* _Exercise details_
Rewrite every line of the records below as a JSON list of strings, with one string per line and no blank lines.

-- start --

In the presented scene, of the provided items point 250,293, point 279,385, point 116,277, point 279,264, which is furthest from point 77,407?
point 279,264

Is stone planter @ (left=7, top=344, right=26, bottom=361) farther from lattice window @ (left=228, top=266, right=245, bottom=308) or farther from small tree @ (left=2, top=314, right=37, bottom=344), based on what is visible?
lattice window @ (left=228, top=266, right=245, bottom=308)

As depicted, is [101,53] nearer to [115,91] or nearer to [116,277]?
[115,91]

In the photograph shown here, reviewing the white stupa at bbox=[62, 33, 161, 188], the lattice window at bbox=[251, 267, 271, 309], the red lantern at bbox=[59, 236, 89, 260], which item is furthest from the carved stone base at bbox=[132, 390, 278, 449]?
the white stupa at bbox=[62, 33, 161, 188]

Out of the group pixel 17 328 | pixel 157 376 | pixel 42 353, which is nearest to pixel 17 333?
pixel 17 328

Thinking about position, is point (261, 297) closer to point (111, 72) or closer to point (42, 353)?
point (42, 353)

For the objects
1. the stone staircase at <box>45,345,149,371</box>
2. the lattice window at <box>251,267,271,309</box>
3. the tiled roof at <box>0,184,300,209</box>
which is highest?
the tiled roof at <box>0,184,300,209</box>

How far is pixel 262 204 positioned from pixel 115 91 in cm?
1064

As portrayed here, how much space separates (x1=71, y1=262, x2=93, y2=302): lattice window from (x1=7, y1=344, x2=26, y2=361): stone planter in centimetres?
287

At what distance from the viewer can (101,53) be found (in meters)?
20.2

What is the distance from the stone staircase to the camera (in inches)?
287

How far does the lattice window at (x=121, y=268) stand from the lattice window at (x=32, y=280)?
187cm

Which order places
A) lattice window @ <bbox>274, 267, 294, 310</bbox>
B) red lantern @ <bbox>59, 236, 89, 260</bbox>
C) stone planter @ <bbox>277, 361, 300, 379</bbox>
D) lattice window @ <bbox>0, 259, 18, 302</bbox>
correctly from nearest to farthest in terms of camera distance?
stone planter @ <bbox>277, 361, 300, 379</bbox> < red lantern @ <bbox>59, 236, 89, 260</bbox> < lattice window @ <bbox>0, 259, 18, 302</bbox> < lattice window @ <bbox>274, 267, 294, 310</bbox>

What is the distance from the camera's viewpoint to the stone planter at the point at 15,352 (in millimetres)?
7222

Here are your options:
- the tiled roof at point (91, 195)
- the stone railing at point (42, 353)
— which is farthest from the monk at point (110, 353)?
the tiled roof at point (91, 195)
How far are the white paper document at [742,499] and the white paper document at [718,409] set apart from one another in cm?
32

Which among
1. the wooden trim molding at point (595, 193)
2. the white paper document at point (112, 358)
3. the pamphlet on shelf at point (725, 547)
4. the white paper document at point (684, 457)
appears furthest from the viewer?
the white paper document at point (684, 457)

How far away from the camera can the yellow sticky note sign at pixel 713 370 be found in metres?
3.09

-- end --

* _Written solution_
[
  "In the presented scene, of the provided items point 250,293, point 279,385, point 116,277, point 279,264, which is furthest from point 77,407?",
  "point 279,264",
  "Is stone planter @ (left=7, top=344, right=26, bottom=361) farther from lattice window @ (left=228, top=266, right=245, bottom=308) or farther from small tree @ (left=2, top=314, right=37, bottom=344), based on what is visible?",
  "lattice window @ (left=228, top=266, right=245, bottom=308)",
  "As depicted, is [101,53] nearer to [115,91] or nearer to [116,277]?",
  "[115,91]",
  "In the photograph shown here, reviewing the white stupa at bbox=[62, 33, 161, 188], the lattice window at bbox=[251, 267, 271, 309], the red lantern at bbox=[59, 236, 89, 260], which item is furthest from the carved stone base at bbox=[132, 390, 278, 449]?",
  "the white stupa at bbox=[62, 33, 161, 188]",
  "Out of the group pixel 17 328 | pixel 157 376 | pixel 42 353, which is nearest to pixel 17 333?",
  "pixel 17 328",
  "Thinking about position, is point (261, 297) closer to point (111, 72) or closer to point (42, 353)?",
  "point (42, 353)",
  "For the objects",
  "1. the stone staircase at <box>45,345,149,371</box>",
  "2. the lattice window at <box>251,267,271,309</box>",
  "3. the tiled roof at <box>0,184,300,209</box>",
  "which is highest?",
  "the tiled roof at <box>0,184,300,209</box>",
  "How far is pixel 262 204 positioned from pixel 115 91 in cm?",
  "1064",
  "As portrayed here, how much space separates (x1=71, y1=262, x2=93, y2=302): lattice window from (x1=7, y1=344, x2=26, y2=361): stone planter in centimetres?",
  "287",
  "At what distance from the viewer can (101,53) be found (in meters)?",
  "20.2",
  "What is the distance from the stone staircase to the camera (in inches)?",
  "287",
  "How far does the lattice window at (x=121, y=268) stand from the lattice window at (x=32, y=280)?",
  "187cm",
  "Which order places",
  "A) lattice window @ <bbox>274, 267, 294, 310</bbox>",
  "B) red lantern @ <bbox>59, 236, 89, 260</bbox>",
  "C) stone planter @ <bbox>277, 361, 300, 379</bbox>",
  "D) lattice window @ <bbox>0, 259, 18, 302</bbox>",
  "correctly from nearest to farthest in terms of camera distance?",
  "stone planter @ <bbox>277, 361, 300, 379</bbox> < red lantern @ <bbox>59, 236, 89, 260</bbox> < lattice window @ <bbox>0, 259, 18, 302</bbox> < lattice window @ <bbox>274, 267, 294, 310</bbox>",
  "What is the distance from the camera's viewpoint to the stone planter at the point at 15,352 (in millimetres)?",
  "7222",
  "Here are your options:",
  "- the tiled roof at point (91, 195)",
  "- the stone railing at point (42, 353)",
  "— which is farthest from the monk at point (110, 353)?",
  "the tiled roof at point (91, 195)",
  "How far are the white paper document at [742,499] and the white paper document at [718,409] set apart from one another in cm?",
  "32",
  "Which among",
  "1. the wooden trim molding at point (595, 193)",
  "2. the white paper document at point (112, 358)",
  "3. the pamphlet on shelf at point (725, 547)",
  "4. the white paper document at point (684, 457)",
  "appears furthest from the viewer?",
  "the white paper document at point (684, 457)",
  "How far away from the camera can the yellow sticky note sign at pixel 713 370 be found in metres?",
  "3.09"
]